自慢じゃないが、小学校のときから体育の評価は、一貫して「2」である。100メートル走なら途中で休むし、逆上がりはできたことがない。体育で苦労している子どもたちは、悲観しなくていい。べつに逆上がりできなくたって、おじさんは生きている。
体力も筋力もやる気もないため、学校へのぼっていく坂道では、自分以外の全員に抜かされた。10代後半で作ったミニコミ誌のタイトルは「みんなが僕を追い越していく。」だった。
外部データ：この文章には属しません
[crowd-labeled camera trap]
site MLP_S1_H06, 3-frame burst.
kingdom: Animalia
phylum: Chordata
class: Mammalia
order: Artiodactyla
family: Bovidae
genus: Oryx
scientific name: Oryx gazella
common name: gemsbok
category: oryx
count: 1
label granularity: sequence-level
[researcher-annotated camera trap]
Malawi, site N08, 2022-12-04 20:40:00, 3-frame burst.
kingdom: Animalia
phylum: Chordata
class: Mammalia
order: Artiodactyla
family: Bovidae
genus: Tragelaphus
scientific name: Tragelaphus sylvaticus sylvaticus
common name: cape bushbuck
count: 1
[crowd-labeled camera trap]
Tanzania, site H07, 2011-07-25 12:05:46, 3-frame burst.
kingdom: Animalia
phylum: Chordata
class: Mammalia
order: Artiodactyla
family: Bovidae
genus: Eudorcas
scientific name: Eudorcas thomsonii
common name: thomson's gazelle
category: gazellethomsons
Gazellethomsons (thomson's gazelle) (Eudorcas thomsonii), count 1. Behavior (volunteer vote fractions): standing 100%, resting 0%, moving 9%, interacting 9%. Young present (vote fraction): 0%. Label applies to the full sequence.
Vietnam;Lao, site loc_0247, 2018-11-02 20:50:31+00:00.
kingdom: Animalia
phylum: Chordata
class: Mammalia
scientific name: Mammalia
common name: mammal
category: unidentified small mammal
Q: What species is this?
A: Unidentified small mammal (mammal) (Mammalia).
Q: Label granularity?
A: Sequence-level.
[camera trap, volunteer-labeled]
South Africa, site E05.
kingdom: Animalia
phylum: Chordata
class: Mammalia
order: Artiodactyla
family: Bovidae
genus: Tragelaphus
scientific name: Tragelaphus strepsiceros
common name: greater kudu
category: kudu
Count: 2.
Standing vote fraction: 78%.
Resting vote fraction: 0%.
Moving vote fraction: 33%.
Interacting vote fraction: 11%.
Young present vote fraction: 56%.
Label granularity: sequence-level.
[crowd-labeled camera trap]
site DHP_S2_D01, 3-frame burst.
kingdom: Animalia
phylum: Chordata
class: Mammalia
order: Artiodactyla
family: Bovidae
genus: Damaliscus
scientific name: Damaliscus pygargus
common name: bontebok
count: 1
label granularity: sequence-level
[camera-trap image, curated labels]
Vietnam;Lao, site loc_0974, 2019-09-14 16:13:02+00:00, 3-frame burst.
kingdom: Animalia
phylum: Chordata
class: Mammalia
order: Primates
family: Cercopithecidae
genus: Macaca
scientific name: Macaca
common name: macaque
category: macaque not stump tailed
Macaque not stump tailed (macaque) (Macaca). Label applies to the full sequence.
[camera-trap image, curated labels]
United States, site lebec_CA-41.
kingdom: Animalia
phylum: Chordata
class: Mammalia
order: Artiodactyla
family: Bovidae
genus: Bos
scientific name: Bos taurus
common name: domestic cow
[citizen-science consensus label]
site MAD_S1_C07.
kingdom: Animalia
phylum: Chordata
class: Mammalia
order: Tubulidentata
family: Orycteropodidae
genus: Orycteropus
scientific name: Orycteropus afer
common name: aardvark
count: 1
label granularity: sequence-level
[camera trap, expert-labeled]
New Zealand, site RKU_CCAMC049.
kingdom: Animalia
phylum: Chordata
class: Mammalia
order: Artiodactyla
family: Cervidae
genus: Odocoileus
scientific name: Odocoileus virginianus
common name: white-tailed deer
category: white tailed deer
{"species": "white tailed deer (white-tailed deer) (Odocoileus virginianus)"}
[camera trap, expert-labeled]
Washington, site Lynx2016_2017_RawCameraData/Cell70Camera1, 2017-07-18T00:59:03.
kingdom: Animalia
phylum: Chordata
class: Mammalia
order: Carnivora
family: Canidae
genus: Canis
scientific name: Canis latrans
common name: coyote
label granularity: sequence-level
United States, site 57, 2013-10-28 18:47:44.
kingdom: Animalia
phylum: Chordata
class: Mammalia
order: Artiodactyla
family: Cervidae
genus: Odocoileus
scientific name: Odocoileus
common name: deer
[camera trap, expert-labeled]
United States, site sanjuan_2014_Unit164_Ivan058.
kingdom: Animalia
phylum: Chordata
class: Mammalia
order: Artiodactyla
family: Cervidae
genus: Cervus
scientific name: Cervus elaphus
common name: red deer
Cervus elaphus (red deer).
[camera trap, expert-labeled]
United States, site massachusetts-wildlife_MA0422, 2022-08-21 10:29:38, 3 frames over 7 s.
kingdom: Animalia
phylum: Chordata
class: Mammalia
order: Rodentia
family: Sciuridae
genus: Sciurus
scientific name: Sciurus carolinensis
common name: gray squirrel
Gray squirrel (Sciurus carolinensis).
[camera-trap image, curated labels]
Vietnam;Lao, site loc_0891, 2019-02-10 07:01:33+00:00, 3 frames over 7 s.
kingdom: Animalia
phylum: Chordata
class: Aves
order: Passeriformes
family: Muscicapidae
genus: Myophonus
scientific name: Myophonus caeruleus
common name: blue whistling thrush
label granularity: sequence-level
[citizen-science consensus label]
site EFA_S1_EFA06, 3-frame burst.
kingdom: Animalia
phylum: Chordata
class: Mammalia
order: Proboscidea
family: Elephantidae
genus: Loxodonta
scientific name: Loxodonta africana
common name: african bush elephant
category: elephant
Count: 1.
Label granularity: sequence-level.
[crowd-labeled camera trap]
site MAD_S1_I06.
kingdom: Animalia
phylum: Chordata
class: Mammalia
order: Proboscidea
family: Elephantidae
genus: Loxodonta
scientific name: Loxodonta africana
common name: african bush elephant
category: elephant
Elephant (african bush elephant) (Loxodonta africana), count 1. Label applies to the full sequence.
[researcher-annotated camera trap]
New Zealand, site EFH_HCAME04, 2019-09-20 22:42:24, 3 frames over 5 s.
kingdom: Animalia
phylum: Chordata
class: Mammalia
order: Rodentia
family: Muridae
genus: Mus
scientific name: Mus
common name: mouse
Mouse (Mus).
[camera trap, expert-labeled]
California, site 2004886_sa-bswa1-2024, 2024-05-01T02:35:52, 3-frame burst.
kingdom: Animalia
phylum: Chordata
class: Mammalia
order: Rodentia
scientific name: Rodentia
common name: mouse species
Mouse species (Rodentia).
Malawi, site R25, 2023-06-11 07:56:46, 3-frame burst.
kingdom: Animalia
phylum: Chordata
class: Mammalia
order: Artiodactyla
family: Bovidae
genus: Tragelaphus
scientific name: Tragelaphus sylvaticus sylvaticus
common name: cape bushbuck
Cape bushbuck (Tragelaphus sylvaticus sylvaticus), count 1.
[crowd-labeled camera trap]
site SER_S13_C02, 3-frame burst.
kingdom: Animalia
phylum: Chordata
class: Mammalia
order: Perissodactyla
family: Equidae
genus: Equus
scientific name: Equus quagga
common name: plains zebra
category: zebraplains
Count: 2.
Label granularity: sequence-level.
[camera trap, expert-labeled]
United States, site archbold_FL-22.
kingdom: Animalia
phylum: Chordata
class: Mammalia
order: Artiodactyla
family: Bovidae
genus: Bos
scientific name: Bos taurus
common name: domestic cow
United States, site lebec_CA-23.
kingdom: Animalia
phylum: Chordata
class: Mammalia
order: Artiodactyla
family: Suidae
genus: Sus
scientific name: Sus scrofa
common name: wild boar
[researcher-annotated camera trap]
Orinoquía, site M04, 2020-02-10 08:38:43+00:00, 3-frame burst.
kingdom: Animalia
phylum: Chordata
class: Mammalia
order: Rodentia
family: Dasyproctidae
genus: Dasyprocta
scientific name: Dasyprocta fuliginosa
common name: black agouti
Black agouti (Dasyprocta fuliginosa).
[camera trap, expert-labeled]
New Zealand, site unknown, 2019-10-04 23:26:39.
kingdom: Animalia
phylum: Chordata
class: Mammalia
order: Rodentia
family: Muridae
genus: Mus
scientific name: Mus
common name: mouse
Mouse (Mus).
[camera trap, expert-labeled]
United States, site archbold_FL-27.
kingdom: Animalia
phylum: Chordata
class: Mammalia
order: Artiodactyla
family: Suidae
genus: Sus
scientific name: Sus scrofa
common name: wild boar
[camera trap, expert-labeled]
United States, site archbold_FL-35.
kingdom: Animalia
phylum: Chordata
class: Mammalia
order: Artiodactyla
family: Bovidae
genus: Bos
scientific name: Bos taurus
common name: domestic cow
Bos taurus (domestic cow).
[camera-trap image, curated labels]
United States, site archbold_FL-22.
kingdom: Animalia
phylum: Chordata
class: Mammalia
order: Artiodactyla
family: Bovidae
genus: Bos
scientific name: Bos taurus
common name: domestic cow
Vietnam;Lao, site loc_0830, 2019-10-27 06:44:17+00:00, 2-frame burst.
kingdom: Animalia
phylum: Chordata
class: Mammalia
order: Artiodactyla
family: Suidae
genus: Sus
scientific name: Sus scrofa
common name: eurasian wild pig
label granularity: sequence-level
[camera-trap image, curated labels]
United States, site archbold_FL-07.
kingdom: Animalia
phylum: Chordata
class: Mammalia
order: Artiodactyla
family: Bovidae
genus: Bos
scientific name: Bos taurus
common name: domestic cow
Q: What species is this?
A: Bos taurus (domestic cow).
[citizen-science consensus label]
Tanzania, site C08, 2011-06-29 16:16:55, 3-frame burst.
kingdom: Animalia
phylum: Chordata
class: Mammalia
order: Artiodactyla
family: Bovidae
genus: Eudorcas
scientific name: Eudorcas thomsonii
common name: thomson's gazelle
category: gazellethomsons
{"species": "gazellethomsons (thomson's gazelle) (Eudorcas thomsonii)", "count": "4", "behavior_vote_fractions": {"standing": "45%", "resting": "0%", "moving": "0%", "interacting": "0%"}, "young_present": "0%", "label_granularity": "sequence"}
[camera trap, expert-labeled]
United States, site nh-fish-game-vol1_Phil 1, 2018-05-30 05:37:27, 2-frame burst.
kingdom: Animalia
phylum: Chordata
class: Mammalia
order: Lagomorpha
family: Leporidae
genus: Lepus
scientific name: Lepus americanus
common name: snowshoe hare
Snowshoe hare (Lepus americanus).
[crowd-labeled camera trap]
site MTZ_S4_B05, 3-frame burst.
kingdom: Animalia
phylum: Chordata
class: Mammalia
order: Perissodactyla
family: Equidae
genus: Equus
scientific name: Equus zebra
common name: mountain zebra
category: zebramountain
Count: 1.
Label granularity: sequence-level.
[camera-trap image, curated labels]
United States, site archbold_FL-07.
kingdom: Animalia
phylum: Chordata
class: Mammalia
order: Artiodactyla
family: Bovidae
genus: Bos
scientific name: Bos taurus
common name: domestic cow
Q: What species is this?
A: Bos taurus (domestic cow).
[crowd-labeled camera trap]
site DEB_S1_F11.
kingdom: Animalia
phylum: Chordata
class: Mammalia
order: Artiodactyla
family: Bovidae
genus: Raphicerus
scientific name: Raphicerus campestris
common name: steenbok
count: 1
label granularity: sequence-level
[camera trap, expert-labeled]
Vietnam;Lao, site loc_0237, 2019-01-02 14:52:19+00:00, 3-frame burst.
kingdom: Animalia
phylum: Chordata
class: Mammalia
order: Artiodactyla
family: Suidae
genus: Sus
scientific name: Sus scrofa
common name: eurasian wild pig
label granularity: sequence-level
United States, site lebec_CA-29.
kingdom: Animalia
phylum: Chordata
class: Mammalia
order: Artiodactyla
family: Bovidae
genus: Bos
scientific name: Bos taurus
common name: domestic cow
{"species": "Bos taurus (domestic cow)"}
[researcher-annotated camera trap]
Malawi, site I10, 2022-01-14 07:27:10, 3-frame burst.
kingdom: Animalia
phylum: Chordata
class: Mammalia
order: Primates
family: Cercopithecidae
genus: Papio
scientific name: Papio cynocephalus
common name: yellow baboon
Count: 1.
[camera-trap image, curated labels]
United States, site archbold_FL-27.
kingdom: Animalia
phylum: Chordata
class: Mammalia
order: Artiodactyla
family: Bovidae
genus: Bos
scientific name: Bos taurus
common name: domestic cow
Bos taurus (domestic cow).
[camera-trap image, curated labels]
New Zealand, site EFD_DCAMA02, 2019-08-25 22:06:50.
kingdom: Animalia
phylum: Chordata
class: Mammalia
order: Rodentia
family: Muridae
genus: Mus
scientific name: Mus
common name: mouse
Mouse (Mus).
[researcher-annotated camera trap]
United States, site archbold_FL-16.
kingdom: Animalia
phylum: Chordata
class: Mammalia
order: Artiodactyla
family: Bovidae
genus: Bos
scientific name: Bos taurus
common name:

甘酸っぱいぞ。
他方、同じく小学校のときから一貫して釣りとは仲がいいこのおじさんは、今まで一緒に釣りをした皆さんから、なぜか「川歩きが速い。」と評価されてきた。本当に速いのかどうか自分では分からない。速いのだっていろいろだし、釣りが雑なだけじゃないかという気もするし。
でもとりあえず、〈街ではスローモーだけど、川だと動きが速くなる俺〉のイメージはなんか好ましい。真夜中は別の顔ならぬ、川では別の人だ。ままならぬこの世での変身願望が満たされてたいへんよろしい。
が、おじさんはいつのまにかおじさんになったため、去年くらいから川で毎回転ぶようになった。このままだと釣り場で転んだ拍子に、腕でも足でも折りかねない。すると「もう川行っちゃダメ」との沙汰が出る。それはまずい。なんのために生きているのか分からない。
そこで、決心した。今後は〈街でも川でもスローモーな俺〉になる。海賊王じゃなくてスローモーな俺。言葉にするとちょっとやっぱり情けない感じ。
ちなみに湖の釣りでは一貫してスローモーなので問題ない。